I’m a bit of a perfectionist. Which is an oxymoron in and of itself, because how can you be an imperfect perfectionist? I suppose what it comes down to is some things I absolutely insist on getting perfect and some things I can say it’s good enough and leave it. But not without a lot of internal finger wagging.

I have to wonder how much of my perfectionism I’ve handed down to my kids. It’s really a bit of a disservice, when you think about it. Our kids inherit our fears, our dislikes, our prejudices, and yes, our insistence on getting things right. At least some of our kids do. I suppose it depends on whether you see perfectionism as a positive or a negative.

As I typed the above list of things that our kids inherit, I tried–I really tried–to write something positive, like our love of music or our appreciation for having a clean house, but these things are not always so. Yes, sometimes our kids inherit our positive traits somewhere down the line, but it’s more often they inherit the negative ones. I wonder why that is.

But I digress. Is perfectionism a positive thing or a negative one? I’m thinking it’s positive until it gets in the way of having a sound mind.
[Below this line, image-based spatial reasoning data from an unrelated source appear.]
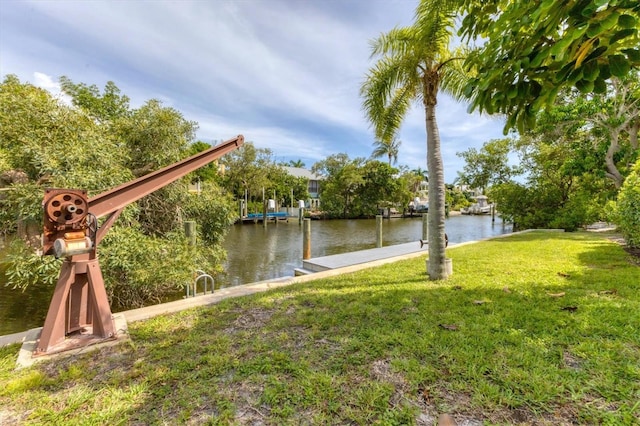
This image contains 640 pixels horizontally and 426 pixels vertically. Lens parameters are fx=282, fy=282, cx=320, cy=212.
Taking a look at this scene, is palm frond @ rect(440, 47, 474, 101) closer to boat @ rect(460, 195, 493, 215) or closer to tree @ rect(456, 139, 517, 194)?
tree @ rect(456, 139, 517, 194)

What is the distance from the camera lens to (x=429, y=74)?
4906 millimetres

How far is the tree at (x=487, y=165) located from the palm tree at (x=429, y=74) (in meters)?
26.1

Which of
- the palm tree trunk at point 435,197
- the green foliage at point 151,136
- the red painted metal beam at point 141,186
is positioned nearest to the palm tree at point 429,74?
the palm tree trunk at point 435,197

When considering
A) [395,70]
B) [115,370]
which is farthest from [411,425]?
[395,70]

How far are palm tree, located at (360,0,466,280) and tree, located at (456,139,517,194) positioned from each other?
Result: 26.1 m

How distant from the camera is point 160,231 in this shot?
783cm

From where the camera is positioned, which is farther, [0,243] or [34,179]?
[0,243]

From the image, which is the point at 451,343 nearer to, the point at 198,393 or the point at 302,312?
the point at 302,312

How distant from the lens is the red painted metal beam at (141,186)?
3.02 meters

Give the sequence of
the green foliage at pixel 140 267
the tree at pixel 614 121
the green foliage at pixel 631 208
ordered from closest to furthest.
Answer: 1. the green foliage at pixel 140 267
2. the green foliage at pixel 631 208
3. the tree at pixel 614 121

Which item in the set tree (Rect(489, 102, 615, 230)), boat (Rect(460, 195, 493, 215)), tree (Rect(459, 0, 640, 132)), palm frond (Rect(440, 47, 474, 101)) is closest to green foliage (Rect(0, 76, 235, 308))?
tree (Rect(459, 0, 640, 132))

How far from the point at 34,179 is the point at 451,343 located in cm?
805

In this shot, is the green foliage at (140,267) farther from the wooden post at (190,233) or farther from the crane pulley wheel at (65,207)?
the crane pulley wheel at (65,207)

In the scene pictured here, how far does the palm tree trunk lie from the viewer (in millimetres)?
4832
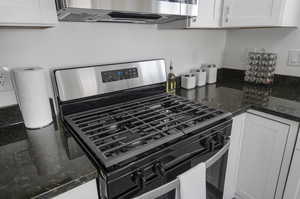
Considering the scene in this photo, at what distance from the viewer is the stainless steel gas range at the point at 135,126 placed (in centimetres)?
71

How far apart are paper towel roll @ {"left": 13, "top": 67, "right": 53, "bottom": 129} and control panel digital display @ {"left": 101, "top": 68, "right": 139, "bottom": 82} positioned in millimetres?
346

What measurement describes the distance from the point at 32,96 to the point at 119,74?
50 cm

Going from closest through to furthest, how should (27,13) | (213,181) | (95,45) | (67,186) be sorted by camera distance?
1. (67,186)
2. (27,13)
3. (213,181)
4. (95,45)

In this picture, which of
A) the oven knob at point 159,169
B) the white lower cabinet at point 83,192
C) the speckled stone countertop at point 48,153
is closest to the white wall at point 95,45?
the speckled stone countertop at point 48,153

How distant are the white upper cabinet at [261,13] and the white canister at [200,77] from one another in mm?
410

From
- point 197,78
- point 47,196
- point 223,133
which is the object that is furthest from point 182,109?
point 47,196

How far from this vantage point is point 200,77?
169 cm

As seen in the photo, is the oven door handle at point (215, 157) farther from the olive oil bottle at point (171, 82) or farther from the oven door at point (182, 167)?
the olive oil bottle at point (171, 82)

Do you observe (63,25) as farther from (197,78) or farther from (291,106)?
(291,106)

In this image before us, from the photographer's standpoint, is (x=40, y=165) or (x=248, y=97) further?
(x=248, y=97)

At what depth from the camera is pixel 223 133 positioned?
1051mm

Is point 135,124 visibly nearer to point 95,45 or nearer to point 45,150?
point 45,150

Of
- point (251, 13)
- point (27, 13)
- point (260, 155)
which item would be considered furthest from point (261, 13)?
point (27, 13)

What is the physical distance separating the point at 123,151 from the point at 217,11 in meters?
1.24
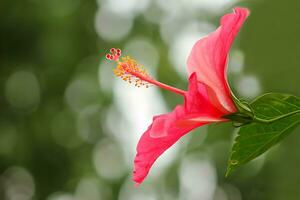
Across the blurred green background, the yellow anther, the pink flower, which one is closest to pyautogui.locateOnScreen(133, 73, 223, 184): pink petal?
the pink flower

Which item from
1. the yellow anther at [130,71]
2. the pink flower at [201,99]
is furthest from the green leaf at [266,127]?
the yellow anther at [130,71]

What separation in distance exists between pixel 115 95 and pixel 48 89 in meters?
0.81

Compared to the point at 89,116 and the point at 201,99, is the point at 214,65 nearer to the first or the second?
the point at 201,99

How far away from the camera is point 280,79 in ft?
19.7

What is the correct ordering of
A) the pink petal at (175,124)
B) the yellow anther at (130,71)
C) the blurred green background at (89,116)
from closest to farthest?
1. the pink petal at (175,124)
2. the yellow anther at (130,71)
3. the blurred green background at (89,116)

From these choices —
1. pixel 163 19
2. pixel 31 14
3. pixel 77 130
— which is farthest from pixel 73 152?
pixel 163 19

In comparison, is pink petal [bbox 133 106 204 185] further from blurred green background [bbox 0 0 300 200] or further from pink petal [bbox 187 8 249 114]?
blurred green background [bbox 0 0 300 200]

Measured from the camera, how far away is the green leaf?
87 centimetres

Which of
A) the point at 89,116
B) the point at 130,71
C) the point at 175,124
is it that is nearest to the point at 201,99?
the point at 175,124

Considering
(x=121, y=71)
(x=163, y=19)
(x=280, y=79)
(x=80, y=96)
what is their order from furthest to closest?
1. (x=163, y=19)
2. (x=80, y=96)
3. (x=280, y=79)
4. (x=121, y=71)

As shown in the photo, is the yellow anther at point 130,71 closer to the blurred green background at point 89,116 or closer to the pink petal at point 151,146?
the pink petal at point 151,146

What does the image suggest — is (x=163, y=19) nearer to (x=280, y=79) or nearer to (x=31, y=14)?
(x=31, y=14)

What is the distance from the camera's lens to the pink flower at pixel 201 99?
0.87 m

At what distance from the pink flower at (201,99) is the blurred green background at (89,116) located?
5.97m
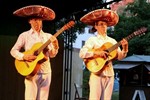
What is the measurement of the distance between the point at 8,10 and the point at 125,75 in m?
2.81

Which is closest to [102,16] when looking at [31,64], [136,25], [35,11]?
[35,11]

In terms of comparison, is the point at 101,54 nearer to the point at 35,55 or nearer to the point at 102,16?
the point at 102,16

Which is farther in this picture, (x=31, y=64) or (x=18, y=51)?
(x=18, y=51)

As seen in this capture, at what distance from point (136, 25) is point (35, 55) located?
28.9 feet

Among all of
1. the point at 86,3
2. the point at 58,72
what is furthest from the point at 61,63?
the point at 86,3

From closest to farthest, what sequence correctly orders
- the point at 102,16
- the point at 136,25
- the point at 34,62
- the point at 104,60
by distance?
the point at 34,62, the point at 104,60, the point at 102,16, the point at 136,25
I can drive myself crazy trying to get something right. But once it’s there, I’m happy with it. It’s a relief.  There also comes a point when I know I’m just being picky, which may or may not be a positive thing. It’s easier to let go of a picky point than a perfectionist point.

This picky post is brought to you by Stream of Consciousness Saturday. Click the following link and join in: it’s fun!! https://lindaghill.com/2017/07/07/the-friday-reminder-and-prompt-for-socs-july-817/

Have you picked up my new book, The Magician’s Curse yet? I now have three rave reviews and one pretty good one on Amazon.com. Check it out and please take a chance on an indie author!

(Note: In the online preview, the formatting (tabs and spaces between paragraphs) is off in a few places. The copy for sale does not reflect this. I’m working on getting the “Look Inside” fixed.)

On Kindle and in paperback:
Amazon US
Amazon Canada
Amazon UK
Amazon Australia
and Amazon where ever else you are in the world, as well as
Kobo worldwide.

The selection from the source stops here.